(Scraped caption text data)
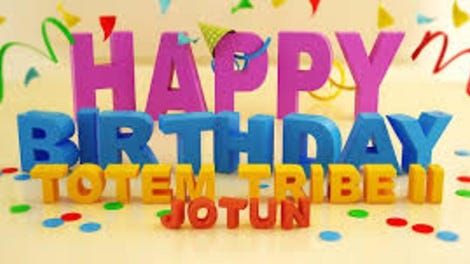 Totem Tribe II: Jotun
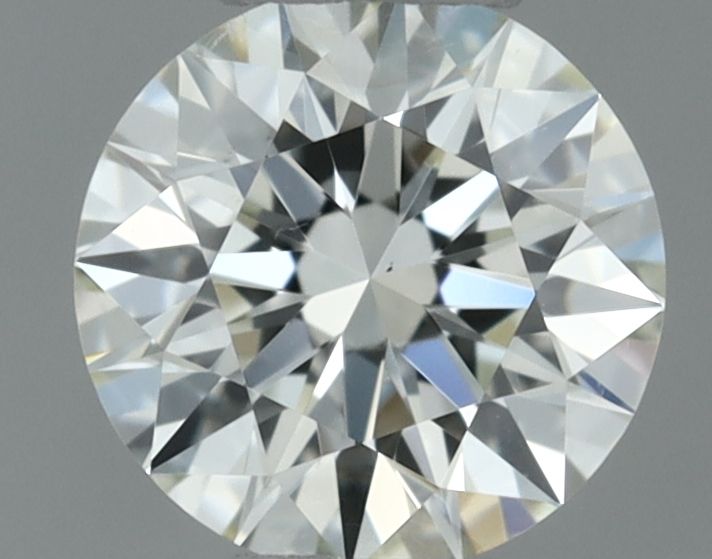 0.30 ct Round diamond
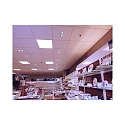 Deko-Light Recessed LED ceiling luminaire shop II recessed Downlight, current constant, 500 mA, 30W, 30�, 4000K, silver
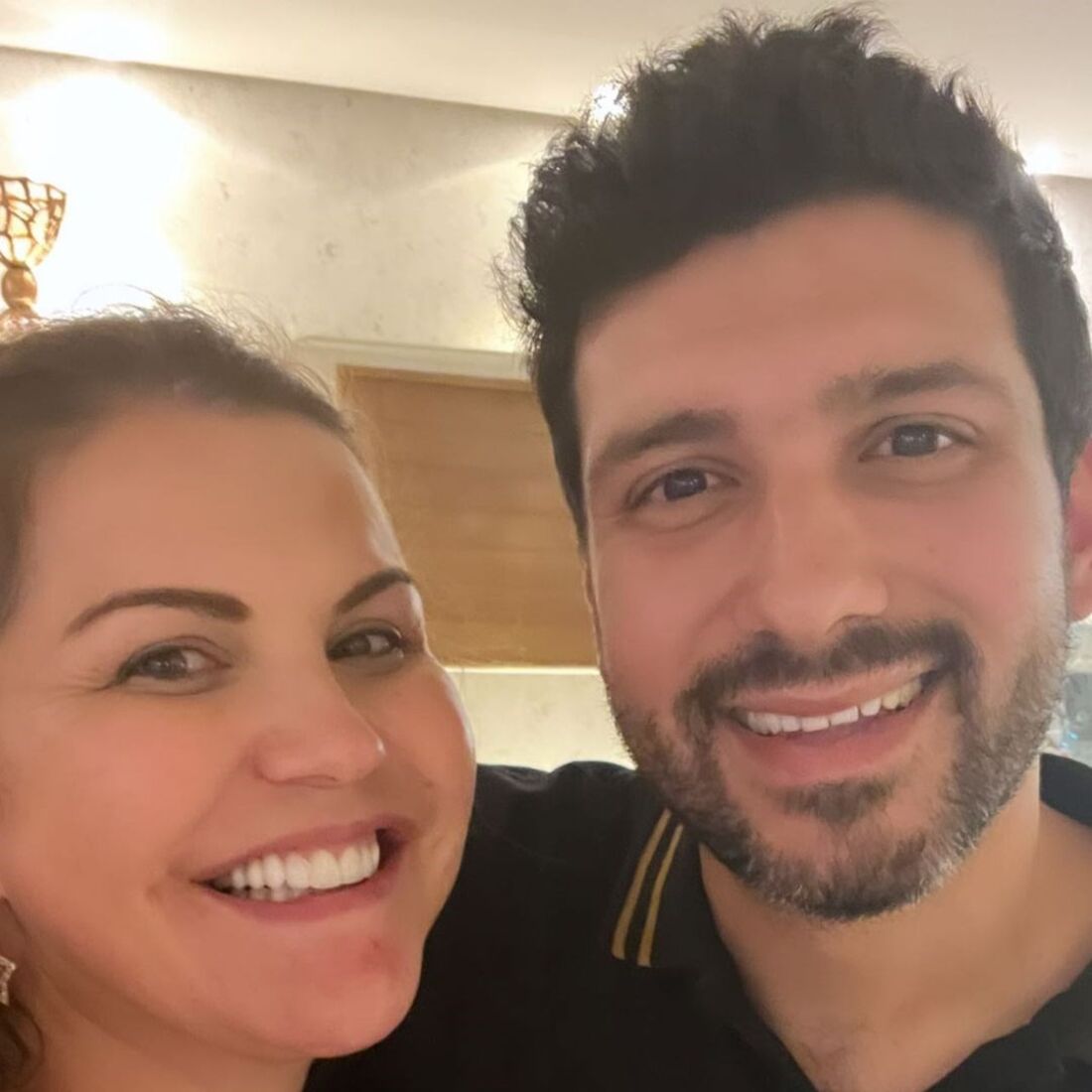 Kátia Aveiro, Elma Aveiro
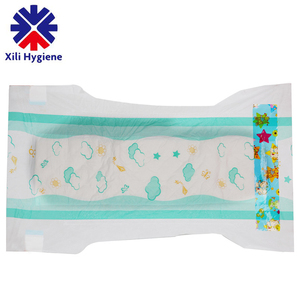 Precio de fábrica alta absorción al por mayor del pañal del <span class=keywords><strong>bebé</strong></span> - Product Image 4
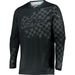 Men's Cycling Suits Long-Sleeved Round Neck Motorcycle Speed Downhill Suits Breathable Mountain Bike Racing Suits_viptrois.com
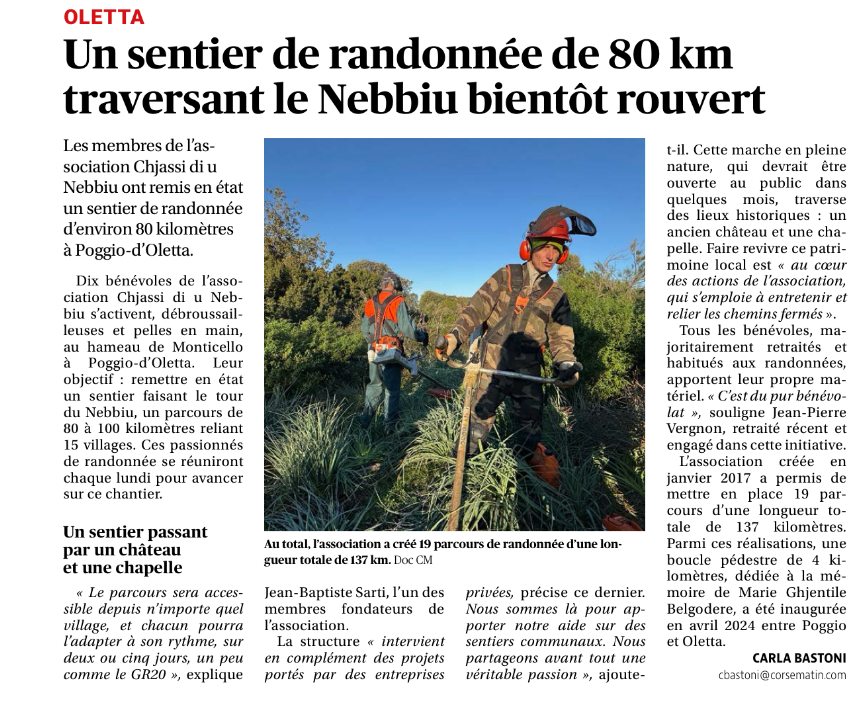 sentier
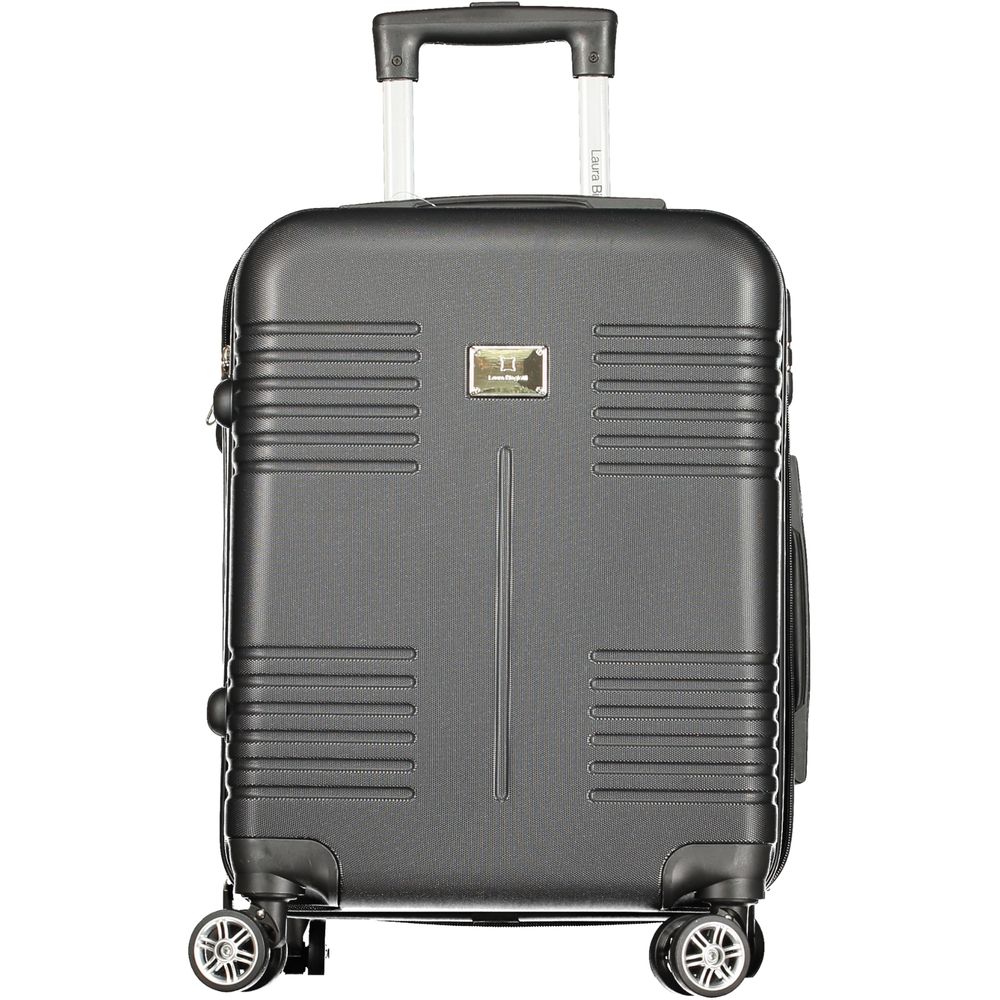 Black Polyethylene Luggage And Travel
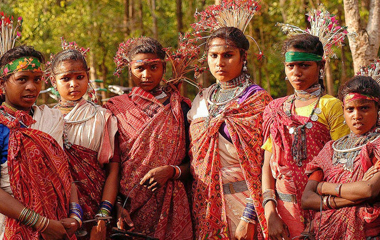 Tribal Experience of Chhatisgarh Tour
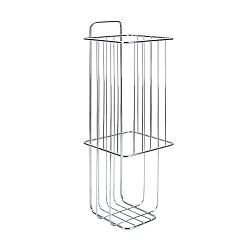 Držák na toaletní papír Metaltex, délka 13 cm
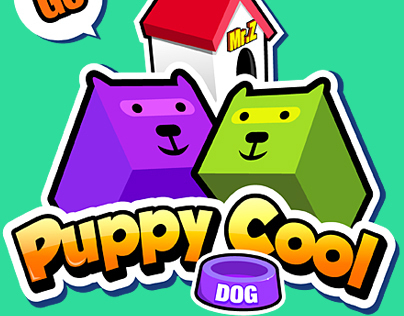 puppy cool game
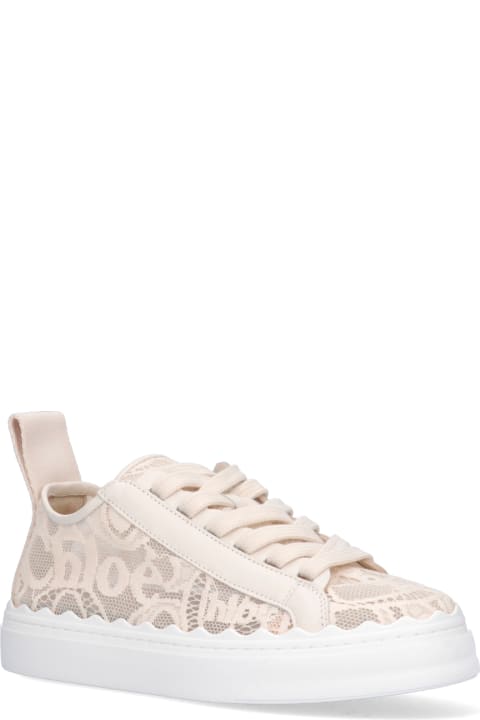 أدوات منزلية Chloé Lauren Sneakers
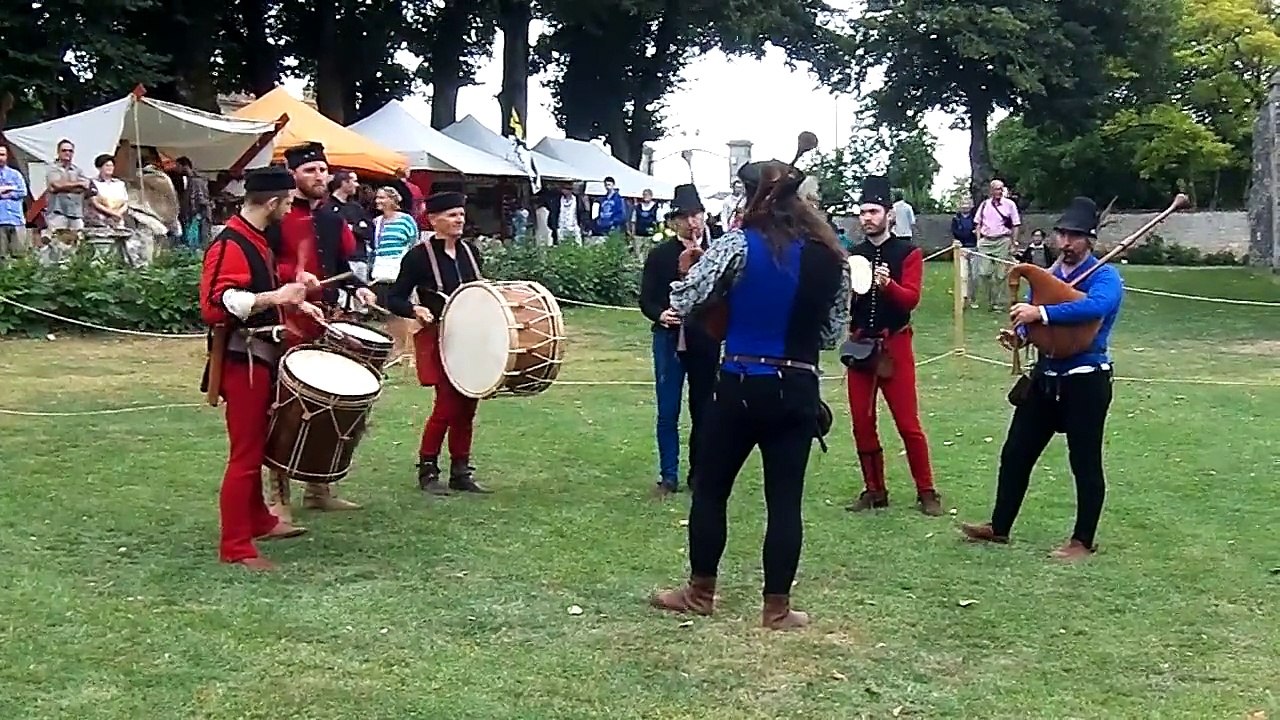 2e Médiévale de Crazannes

• _Exercise prompt_:
Find the line that contains "أدوات منزلية Chloé Lauren Sneakers", then write out that line and every line after it through the end of the records, exactly. Leave the pictures out.

• _Task output_:
 أدوات منزلية Chloé Lauren Sneakers
 2e Médiévale de Crazannes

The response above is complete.